Beautiful Models (and Data)

Work-in-progress (updated Nov. 2015)

Array- or Set-based Coding Style

An Anti-Pattern?

Note: This is not Yet-Another-Article warning noobs about RAM usage when appending strings

This is an exploration of advantages gained when you code everything as an array. (Using Jedi concepts from SmallTalk)

Here’s some guiding principles:

  1. All input is array-like. Even if an array of 1.
  2. Functions should generally accept AND return arrays.
  3. 99 out of 100 devs code suffers from what I call acute schema surplusage syndrome -based models.
  4. Yes, beware fat ASS models - with all the predictable trappings: fragile instance state - so many levers and knobs to mess with, DB transactions, sql locks, async/mutexing (that always works first time), using idiomatic property getter/setters, and your public/private/final/etc usage is solid, right?

  5. So let me take a common problem and shoehorn add some of my set-based heretical musings.

  6. Why is a Product price always a single data point? Why on earth would I make price(s) an Array?
  7. Let’s add this functionality:
    1. New requirements: retailPrice, priceSavings
  8. These changes hopefully look no worse than my sorry attempt:
package net.danlevy.testpool.why.java.has.so.many.dots;

public class Product {

  public String Name;
  public float Price;
  public float retailPrice;
  public float priceSavings;

  public Product(String name, float price) {
    Name = name;
    Price = price;
    this.retailPrice = price;
    this.priceSavings = 0.0f;
  }

  public Product(String name, float price,
      float retailPrice,
      float priceSavings) {
    this.name = name;
    this.price = price;
    this.retailPrice = retailPrice;
    this.priceSavings = priceSavings;
  }

  public float getPriceSavings() {
    return this.retailPrice - this.price;
  }

}

(I’m not replacing the valid pattern of tracking historical prices in tables) 1. I’m not sure about you, but price of just about anything is in flux - just given time. 1. I experience price as constantly fluctuating data point.

  1. For example, even values which seem like singular variables - say a Product class includes var listPrice = 125 - change it to var prices = [50, 100, 125].
  2. Bear with me. That is not likely the final re-factor on that…
function Product({name='widget', prices=[]}) {

}

Foreshadowing: We’re going to go through a concept familiar to LISP, SmallTalk, et al. devs. It’s known by many names, however I prefer Array-based programming.

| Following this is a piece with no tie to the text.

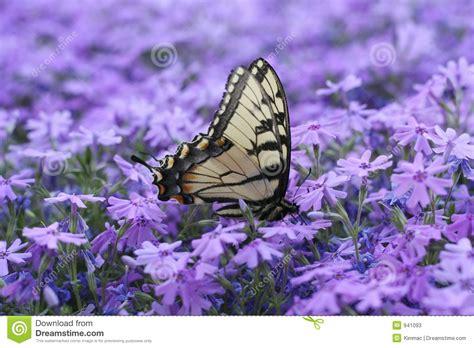 immagini sui fiori farfalla sui fiori immagine stock immagine di metamorfosi
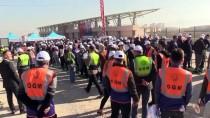 GUINNESS REKORLAR KITABı - Çorum'da 'Fidan Dikmede Dünya Rekoru' Sevinci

The issue we’ll examine is deceptively simple & subtle: Naming

I want to avoid the super-fancy-tech-lingo for this article; and hopefully I can illustrate the issue in a more useful fashion.

While covered in exhausting detail before, the subject matter often gets too technical for the novice programmer to draw any practical understanding. You probably don’t need to read this if the following makes sense: No-Sql denormalization strategy, or Boyce Codd Normal Forms

Recommended reading includes:

  1. Book: Code Complete
  2. http://phlonx.com/resources/nf3/
  3. https://en.wikipedia.org/wiki/Database_normalization

The Problem - by Example

Have you ever designed a data model (in code, Sql, or excel worksheets)? Does the following look familiar?

*** anti-pattern - don't copy-paste ***
* User
  - id
  - avatarUrl
  - email
  - passwordHash

* Agent
  - id
  - primaryPhoto
  - agentName
  - agentEmail
  - agentPhoneMain
  - agentEmailPrimary
  - agentPhonePrimary
  - agentAddressLine1
  - agentCompanyName
  - agentCompanyAddress
  - *userEmail* - 'Pointer' to User table ^^^

If this is familiar to you, I’ll bet you:

  1. Feel any change to your app will necessitate hours of arduous debugging.
  2. Fear ANY Changing Requirements schema refactor

The Cost of Bad (Naming) Habits

Let’s examine some of the subtle issues (probably familiar):


Why is naming a field agentEmailPrimary the worst?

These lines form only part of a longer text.